Lovallo (CGS’10, COM’12) wrote and directed Off to the Races for her senior thesis at Boston University’s College of Communication. Though the film received positive feedback from her professor and classmates, Lovallo felt that it was “lacking” somehow. After graduation, she returned to the film and added the pivotal scene, replacing a quieter moment in which Lana stares at her reflection in the mirror of the bar bathroom.

“It’s a short film and I was trying to convey a lot of emotions in a short amount of time,” Lovallo says. “The original scene didn’t have an obvious emotional shift. When she interacted with her friend, it was easier for her to project emotions.” Lovallo gave her actors the freedom to improvise the scene, resulting in a conversation that feels realistically awkward, during which Lana’s face registers joyful surprise in the discovery that she actually likes her little brother. “I think Lana and Ronan were lonely characters in the beginning,” Lovallo says. “They found each other in a way that made them both more full.”

The trailer for Off to the Races

Though Lana and Ronan have established a strong friendship by the end of the film, Off to the Races leaves their paths unresolved. The credits begin to roll as they walk off down the street; the camera doesn’t follow them home. We never learn why Ronan ran away from their mother, or why Lana seems so lonely. The realization that a film could end with unanswered questions is what drew Lovallo to filmmaking in the first place—ever since she saw The Graduate at age 14. She was captivated by Mike Nichols’s classic film, she says, because “when Benjamin and Elaine ride off on the bus at the end, you don’t know what happens next. I remember the end hitting me like a freight train: I felt like, ‘I want to know more, but I appreciate why they did this!’”
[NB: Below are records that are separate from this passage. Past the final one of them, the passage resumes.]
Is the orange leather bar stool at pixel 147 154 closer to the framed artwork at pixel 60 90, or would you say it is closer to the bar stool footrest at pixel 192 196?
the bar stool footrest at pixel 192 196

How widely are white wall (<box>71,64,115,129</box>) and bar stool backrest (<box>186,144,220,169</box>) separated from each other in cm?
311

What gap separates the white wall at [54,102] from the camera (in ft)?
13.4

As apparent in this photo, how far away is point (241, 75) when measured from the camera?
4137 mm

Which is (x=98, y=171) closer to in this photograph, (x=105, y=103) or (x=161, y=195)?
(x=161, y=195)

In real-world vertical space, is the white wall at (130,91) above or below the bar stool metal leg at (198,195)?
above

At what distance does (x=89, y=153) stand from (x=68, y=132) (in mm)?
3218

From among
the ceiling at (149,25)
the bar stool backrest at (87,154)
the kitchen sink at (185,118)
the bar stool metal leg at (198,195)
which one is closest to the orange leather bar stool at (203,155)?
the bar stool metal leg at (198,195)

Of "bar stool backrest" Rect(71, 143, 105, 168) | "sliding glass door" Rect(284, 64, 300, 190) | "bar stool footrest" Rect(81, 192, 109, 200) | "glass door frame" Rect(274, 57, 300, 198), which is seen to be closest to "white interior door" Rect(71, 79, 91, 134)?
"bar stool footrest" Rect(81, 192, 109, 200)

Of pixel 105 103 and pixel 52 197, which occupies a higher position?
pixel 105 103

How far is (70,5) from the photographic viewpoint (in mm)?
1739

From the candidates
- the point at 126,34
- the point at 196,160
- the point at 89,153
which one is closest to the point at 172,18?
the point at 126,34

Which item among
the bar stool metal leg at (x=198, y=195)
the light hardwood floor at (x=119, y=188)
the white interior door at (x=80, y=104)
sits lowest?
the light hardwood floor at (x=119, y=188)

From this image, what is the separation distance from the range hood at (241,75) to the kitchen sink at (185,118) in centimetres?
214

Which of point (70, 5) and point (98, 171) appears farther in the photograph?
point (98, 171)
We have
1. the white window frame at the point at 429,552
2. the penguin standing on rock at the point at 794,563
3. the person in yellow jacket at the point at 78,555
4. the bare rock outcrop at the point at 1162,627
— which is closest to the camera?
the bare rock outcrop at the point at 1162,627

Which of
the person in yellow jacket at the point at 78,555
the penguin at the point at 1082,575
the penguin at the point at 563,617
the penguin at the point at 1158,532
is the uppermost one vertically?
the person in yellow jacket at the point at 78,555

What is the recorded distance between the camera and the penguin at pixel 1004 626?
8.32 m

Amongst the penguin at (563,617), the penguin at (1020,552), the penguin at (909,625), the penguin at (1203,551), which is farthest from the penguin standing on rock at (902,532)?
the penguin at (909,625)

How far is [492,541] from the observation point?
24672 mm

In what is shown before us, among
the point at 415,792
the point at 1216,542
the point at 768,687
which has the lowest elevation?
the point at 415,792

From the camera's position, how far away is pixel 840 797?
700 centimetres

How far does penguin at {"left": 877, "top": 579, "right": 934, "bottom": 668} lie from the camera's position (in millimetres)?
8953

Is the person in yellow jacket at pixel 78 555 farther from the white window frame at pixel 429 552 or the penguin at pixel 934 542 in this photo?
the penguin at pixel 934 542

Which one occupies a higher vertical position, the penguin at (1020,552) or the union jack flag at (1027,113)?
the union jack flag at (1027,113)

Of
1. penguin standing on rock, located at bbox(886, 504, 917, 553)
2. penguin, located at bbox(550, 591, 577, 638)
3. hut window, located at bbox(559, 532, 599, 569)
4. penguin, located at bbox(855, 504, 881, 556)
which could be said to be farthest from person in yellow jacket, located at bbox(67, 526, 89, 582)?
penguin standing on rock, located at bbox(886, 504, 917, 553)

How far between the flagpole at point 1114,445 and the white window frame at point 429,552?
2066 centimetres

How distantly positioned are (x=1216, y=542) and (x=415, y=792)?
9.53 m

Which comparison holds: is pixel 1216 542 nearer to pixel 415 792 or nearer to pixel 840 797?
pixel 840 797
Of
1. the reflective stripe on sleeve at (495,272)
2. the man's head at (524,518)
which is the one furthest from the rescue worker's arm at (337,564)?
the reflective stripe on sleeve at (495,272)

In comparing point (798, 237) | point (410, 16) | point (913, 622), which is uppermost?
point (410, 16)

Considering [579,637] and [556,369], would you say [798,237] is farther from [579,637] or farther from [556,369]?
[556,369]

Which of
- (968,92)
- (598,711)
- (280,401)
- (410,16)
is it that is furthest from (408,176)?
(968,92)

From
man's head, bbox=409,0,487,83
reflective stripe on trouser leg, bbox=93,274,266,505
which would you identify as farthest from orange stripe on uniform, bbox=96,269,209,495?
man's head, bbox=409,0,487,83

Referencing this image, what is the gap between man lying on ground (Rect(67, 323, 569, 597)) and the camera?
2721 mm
Megan Lovallo won first prize at the 2013 Redstone Film Festival for her film Off to the Races. Photo by Katherine Taylor

Lovallo’s love for film didn’t translate immediately into a career. She had never met a filmmaker, and “didn’t think it was a realistic choice to have as a profession,” she says. “That sounds so stupid because you should follow exactly what you love to do, but I didn’t know what film studies meant.” It wasn’t until she was a freshman in Boston University’s College of General Studies that Lovallo began to consider studying film. “We read philosophical essays and stories, and I related them to movies, because in CGS you watch films on a monthly basis. I naturally progressed into the College of Communication.”

At COM, Lovallo began to turn her passion into a career direction, starting with Off to the Races, which went on to win first place at the 2013 Boston Redstone Film Festival and 2013 LA Redstone Film Festival. Off to the Races was also selected for screening at the 2013 Tel Aviv International Student Film Festival, and was the Official Selection for the 2013 Centre International de Liaison des Écoles de Cinéma et de Télévision (CILECT) prize by the International Association of Film and TV Schools.

Lovallo is now an associate cinematographer and editor at Long Haul Films, a film production company that covers commercial work, weddings, and documentaries. The four-person start-up was just named Best Wedding Videographer in Boston magazine’s Best of Boston 2013 list, and Lovallo thrives on the new challenge of working with clients. “The films I shot in school and on my own time were just for me,” she says. “I was happy with the way they came out, and I was thrilled when other people responded well. In this case, we’re working with clients to make them happy, and their positive feedback makes me want to keep going.”